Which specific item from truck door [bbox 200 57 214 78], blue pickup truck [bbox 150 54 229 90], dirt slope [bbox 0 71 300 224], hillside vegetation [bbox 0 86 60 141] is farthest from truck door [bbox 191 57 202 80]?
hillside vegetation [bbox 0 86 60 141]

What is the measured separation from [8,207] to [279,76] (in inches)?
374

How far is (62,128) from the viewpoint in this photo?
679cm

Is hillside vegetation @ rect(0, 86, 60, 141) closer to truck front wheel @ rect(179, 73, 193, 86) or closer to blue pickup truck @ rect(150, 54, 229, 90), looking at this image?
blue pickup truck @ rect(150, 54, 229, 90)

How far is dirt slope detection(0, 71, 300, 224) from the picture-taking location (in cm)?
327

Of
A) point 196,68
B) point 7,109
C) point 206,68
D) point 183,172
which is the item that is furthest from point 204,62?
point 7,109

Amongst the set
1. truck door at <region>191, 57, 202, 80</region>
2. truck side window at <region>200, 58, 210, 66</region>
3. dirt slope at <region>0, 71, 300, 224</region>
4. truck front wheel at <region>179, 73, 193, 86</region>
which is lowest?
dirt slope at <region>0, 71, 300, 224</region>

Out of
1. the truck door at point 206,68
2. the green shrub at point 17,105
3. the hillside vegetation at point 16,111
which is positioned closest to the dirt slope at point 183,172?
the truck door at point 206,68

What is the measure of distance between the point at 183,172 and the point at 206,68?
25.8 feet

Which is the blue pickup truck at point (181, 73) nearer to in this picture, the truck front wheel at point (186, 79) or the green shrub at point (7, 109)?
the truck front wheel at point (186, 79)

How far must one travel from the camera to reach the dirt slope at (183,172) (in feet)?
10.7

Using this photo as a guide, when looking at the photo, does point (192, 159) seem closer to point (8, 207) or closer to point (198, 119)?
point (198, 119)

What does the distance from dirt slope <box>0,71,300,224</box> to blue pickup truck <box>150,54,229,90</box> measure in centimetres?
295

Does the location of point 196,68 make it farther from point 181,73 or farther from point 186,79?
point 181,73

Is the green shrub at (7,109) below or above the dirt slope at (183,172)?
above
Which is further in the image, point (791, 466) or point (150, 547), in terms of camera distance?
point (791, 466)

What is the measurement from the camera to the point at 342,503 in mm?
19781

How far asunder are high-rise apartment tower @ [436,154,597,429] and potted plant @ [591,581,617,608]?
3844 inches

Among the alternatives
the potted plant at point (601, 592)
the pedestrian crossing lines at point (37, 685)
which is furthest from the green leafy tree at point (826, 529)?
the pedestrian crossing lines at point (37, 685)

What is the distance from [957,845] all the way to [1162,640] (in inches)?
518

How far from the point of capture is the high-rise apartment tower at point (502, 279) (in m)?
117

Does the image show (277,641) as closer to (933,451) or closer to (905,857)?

(Instruction):
Send back exactly the lines from the line with "Which is further" through the end of the records.

(Task answer):
Which is further in the image, point (791, 466) or point (150, 547), in terms of camera distance?
point (791, 466)

What is the measurement from the camera to the point at 342,503 in mm?
19781

How far asunder are high-rise apartment tower @ [436,154,597,429] and potted plant @ [591,581,617,608]?
3844 inches

Among the alternatives
the potted plant at point (601, 592)
the pedestrian crossing lines at point (37, 685)
which is furthest from the green leafy tree at point (826, 529)?
the pedestrian crossing lines at point (37, 685)

What is the distance from [957,845] all the way to [1162,640] (in inches)?
518

How far from the point of capture is the high-rise apartment tower at point (502, 279) (in m)?
117

Does the image show (277,641) as closer to (933,451) or closer to (905,857)?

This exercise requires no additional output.